If you or someone you know has been charged with attempted murder, it is crucial to understand what this means and the potential repercussions. An attempted murder charge can be filed when the prosecutor believes that there is evidence that the defendant intended to kill another person but, for some reason, was not successful.
Understanding the basics of this charge can help you make an informed decision about your case.
Possible penalties for attempted murder
Attempted murder is a serious charge under the law and can be defined as an act of one person that, with the intent to kill another person, falls short of actual murder. In other words, the charge refers to situations in which an individual performs some dangerous action and intends to kill someone but fails to do so due to circumstances outside their control.
Attempted murder in the 1st or 2nd degree is deemed a felony. A conviction of 2nd-degree attempted murder is punishable by up to 30 years in prison, while a 1st-degree conviction carries a life sentence.

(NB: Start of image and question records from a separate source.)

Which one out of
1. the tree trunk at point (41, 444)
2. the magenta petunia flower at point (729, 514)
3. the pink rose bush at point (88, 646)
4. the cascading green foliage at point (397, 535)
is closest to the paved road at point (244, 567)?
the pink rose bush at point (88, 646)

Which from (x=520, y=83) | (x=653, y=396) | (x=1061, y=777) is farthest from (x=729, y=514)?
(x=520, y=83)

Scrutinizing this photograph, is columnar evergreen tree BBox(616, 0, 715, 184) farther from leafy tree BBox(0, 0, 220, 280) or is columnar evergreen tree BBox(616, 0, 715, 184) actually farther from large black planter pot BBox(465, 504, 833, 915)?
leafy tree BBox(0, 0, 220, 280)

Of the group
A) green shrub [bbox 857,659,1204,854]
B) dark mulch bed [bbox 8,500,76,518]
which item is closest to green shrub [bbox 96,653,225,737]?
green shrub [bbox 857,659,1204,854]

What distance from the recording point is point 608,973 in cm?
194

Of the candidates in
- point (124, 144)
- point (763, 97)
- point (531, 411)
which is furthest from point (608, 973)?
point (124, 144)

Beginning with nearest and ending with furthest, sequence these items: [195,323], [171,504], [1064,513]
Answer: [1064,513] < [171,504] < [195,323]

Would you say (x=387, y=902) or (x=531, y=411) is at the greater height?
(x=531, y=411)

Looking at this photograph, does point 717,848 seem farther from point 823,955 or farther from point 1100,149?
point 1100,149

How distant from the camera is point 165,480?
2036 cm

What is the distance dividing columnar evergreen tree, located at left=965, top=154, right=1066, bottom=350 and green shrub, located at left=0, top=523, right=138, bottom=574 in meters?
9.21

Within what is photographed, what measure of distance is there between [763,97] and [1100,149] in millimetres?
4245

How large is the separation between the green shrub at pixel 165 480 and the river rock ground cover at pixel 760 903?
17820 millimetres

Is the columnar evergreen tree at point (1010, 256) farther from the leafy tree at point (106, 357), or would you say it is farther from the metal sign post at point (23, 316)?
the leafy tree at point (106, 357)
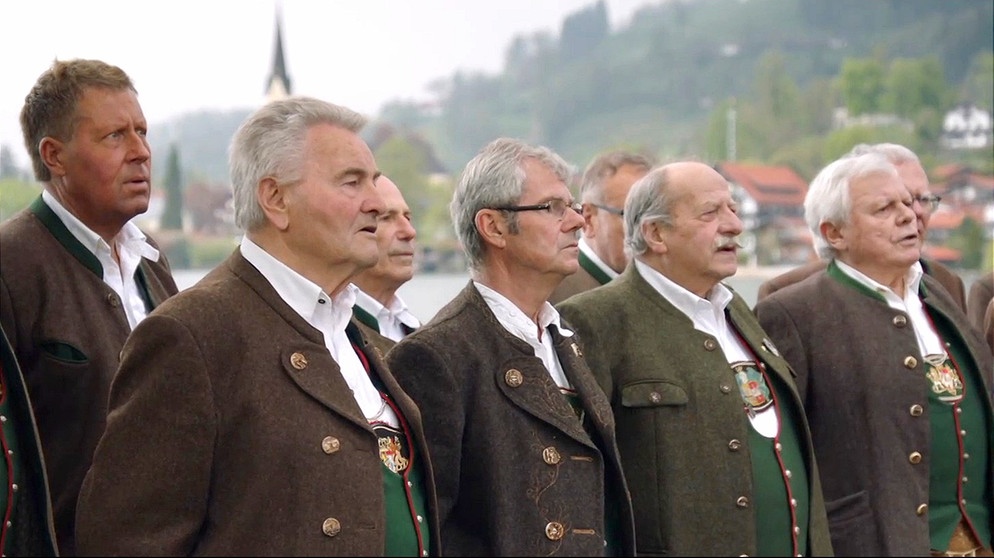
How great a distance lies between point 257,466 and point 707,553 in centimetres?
141

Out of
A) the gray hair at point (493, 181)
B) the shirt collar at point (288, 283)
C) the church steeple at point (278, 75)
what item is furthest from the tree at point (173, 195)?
the shirt collar at point (288, 283)

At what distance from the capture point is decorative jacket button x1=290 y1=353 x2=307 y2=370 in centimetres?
236

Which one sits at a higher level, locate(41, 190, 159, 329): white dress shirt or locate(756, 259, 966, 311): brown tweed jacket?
locate(41, 190, 159, 329): white dress shirt

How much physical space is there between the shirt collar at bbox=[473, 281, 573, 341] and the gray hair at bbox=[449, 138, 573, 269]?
115 millimetres

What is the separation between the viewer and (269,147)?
8.24 feet

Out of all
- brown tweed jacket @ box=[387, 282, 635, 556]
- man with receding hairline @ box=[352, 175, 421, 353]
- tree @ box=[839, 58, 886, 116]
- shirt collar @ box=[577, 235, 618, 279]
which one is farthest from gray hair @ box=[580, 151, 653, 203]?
tree @ box=[839, 58, 886, 116]

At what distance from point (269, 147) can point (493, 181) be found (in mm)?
807

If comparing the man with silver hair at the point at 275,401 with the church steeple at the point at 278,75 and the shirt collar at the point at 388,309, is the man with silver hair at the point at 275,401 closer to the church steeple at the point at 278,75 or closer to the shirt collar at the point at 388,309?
the shirt collar at the point at 388,309

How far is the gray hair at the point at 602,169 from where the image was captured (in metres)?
4.95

In many cases, attempted murder still carries a jail sentence nearly equivalent to successfully executed homicide since the intent behind such attempts is still considered quite grave.
It may be challenging to show the difference between attempted murder and assault and battery, so prosecutors must offer convincing arguments that the crime was premeditated with the intention to kill. Conversely, for assault and battery, an intent to cause injury isn’t necessary, and only the resulting physical harm counts.
Being accused of attempted murder is a grave matter. You must take all the necessary steps to protect your rights and ensure a sound defense. Having someone on your side who can conduct a thorough investigation of the charges can make all the difference in building a solid case.